What you have to do
From the data below, pick out each line that contains the string "further" and copy it.

Record list
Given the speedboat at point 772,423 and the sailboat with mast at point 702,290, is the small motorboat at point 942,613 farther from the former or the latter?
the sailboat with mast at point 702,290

--

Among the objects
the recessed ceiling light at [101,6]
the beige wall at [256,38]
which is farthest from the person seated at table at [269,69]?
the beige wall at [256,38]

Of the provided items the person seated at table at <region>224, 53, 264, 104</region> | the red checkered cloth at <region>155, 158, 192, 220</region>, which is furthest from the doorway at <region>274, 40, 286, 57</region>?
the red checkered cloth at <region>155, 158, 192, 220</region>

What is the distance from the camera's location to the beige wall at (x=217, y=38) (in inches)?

* * *

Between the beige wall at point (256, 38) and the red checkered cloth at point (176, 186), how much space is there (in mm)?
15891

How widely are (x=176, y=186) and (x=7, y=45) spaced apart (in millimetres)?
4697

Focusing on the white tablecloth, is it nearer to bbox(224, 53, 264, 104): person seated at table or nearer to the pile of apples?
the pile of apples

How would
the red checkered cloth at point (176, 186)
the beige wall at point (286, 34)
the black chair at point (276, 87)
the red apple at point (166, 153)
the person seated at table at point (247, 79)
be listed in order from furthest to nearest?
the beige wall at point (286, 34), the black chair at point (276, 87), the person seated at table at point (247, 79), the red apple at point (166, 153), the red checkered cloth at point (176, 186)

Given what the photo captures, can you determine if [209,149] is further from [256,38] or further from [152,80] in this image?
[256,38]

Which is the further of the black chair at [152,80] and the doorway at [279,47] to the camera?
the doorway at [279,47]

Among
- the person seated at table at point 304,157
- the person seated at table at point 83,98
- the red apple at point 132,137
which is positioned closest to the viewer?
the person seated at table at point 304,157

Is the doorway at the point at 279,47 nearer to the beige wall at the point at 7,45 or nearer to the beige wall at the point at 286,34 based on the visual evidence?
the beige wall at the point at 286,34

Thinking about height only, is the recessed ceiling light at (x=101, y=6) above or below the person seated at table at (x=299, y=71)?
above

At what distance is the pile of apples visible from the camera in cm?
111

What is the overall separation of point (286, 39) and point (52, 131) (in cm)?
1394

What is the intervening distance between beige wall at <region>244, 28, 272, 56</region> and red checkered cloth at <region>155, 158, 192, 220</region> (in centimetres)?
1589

Exercise result
Given what the photo captures, can you determine if [209,149] is further from [256,38] or further from [152,80] in this image?
Which is the further of the black chair at [152,80] and the doorway at [279,47] to the camera?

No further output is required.